たった八人での戦いだった一年生。全国大会まで行った二年生。そして、部員が十四人になった三年生。様々なことを経験してきた。
四年生になれば忙しくなって、全力で将棋に向き合うことはできなくなるかもしれない。今度の大会こそ、最大のチャンスだ。

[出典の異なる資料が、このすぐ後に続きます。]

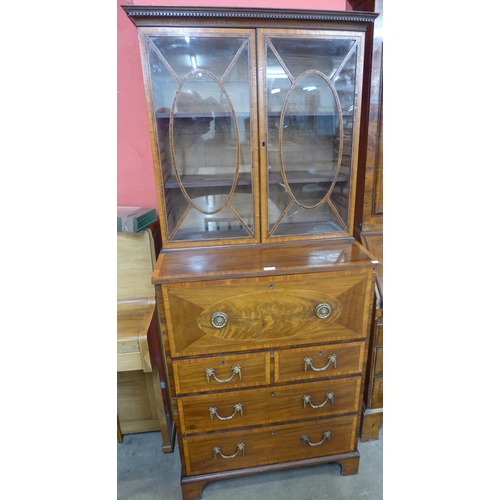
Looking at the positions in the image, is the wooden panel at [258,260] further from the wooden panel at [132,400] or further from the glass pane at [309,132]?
the wooden panel at [132,400]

蓮真は雑誌を本棚にしまった。そして、旅の支度を始めた。
「た、大変っす!」
部室に入ってくるなり、
「どうした」
猪野塚が訪ねた。
「な、中野田さんが小さい女の子連れて商店街歩いていました!」
二年生以上は目をぱちくりさせていたが、星川と高岩は口をあんぐりと開けて驚いていた。
「あー、そうね。閘君は知らなかったのか」
安藤がにやにやしながら言う。
「え、なんすか」
「それね、大家さんの孫だよ」
「大家さんの? なんで中野田さんが?」
「まあ、面倒見がいいんじゃない?」
「すごいっすね。俺、大家さんの顔も知らないっすよ」
「下宿みたいな感じだからなあ。そばに女の人はいなかった?」
「いなかったっす」
「じゃあ、そっちはどうなんだろうなあ」
「え、え、どういうことなんすか?」
「まあ、みんな知っているから言うけど、中野田君は大家さんの娘が好きなんだよ」
「びえー」
「温かく見守ってあげて」
そこに、旅行鞄を抱えた蓮真が入ってきた。
「え、何? なんかあったの?」
「中野田君が小さい女の子と歩いていたって」
「ああ、そういうこと」
「さすが佐谷先輩動じない!」
「大会前だし、そういう感じなら心も安定しているかな?」
「よし、集まったね。出発しようか」
部員が十人集まり、安藤の号令で一同は部室を出た。これから高速バスに乗って、大会の現地入りをするのである。
北陽、中野田、福原、会田の四人は、授業や研究室の用事の関係で当日入りとなる。
「大家さんの娘……」
「なんか漫画みたいだな!」
「父親になるる覚悟で公務員目指してたんだ」
道中しばらくの間、一年生たちは新たに知った中野田の話題で盛り上がっていた。